Monday, September 21, 2009

Pak choi with oyster sauce

Until I had my neither cooked nor raw insight, I was never quite sure what to do with pak choi. This is really simple, but effective. The key to it is that the green parts of the leaves should be slightly singed, while the white stems should still be crunchy and fresh, creating a nice contrast of textures and flavours. If you don't like oyster sauce, or it's against your principles, then you could use some light soy sauce and a little sesame oil instead.




Ingredients
4 small heads of pak choi
4 tablespoons of oyster sauce
vegetable oil

Method
  1. Remove any tired-looking outer leaves from the pak choi, and cut any larger leaves in half lengthwise.
  2. In a wok or large frying pan, heat a little vegetable oil until it starts to smoke. (As for most stir-fries, the oil is not really a cooking medium as such, just a way of stopping the ingredients from sticking.)
  3. Add the pak choi and cook over a high flame for a couple of minutes.
  4. Drizzle the oyster sauce over the pak choi and serve.

Chicken with cucumber in a garlic and vinegar sauce

My love affair with cooked cucumber continues. This is a really simple dish, with just a few, clear flavours. The idea of using vinegar was inspired by pickled cucumbers.



Ingredients
500g of chicken breast
4 cloves of garlic
1-inch piece of ginger
6 spring onions
1 cucumber
4 tablespoons of white wine
2 tablespoons of rice vinegar
2 tablespoons of light soy sauce
vegetable oil

Method
  1. Peel and chop the garlic and ginger. Top and tail the spring onions (removing only the very ends) and cut into 1cm sections. Cut the ends off the cucumber, and cut the cucumber into 3 or 4 segments crosswise. Cut each segment lengthwise into slices - neither wafer-thin nor too thick - discarding the outside slice on each side to reduce the amount of cucumber skin. Then cut the pile of slices in half, lengthwise to give you narrow rectangles. Trim any fat off the chicken breasts, then cut into thinnish slices.

· · · · ·

◆ Work instruction 1
Do these statements agree with the recipe text? (a) The pak choi dish uses 4 tablespoons of oyster sauce. (b) The white stems of the pak choi should end up slightly singed. (c) The chicken dish uses red wine vinegar. Answer yes or no for each, and quote the deciding words.
◆ Work instruction 2
Repeat word for word the part of the recipe text that begins with the words containing "2. In a wok" and ends with "by pickled cucumbers.".
The material after the recipe text isn't needed here.

◆ Provided material
· · · · ·

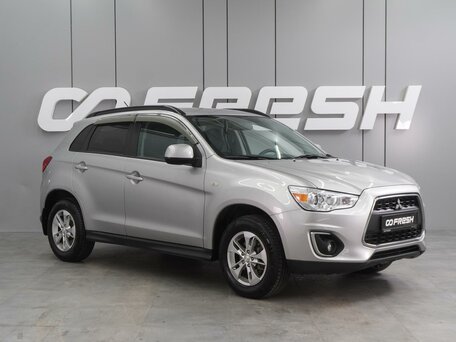 Mitsubishi ASX I Рестайлинг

· · · · ·

◆ Written answer 1
(a) Yes: "4 tablespoons of oyster sauce"
(b) No: "the green parts of the leaves should be slightly singed, while the white stems should still be crunchy and fresh"
(c) No: "2 tablespoons of rice vinegar"

◆ Written answer 2
2. In a wok or large frying pan, heat a little vegetable oil until it starts to smoke. (As for most stir-fries, the oil is not really a cooking medium as such, just a way of stopping the ingredients from sticking.)
  3. Add the pak choi and cook over a high flame for a couple of minutes.
  4. Drizzle the oyster sauce over the pak choi and serve.

Chicken with cucumber in a garlic and vinegar sauce

My love affair with cooked cucumber continues. This is a really simple dish, with just a few, clear flavours. The idea of using vinegar was inspired by pickled cucumbers.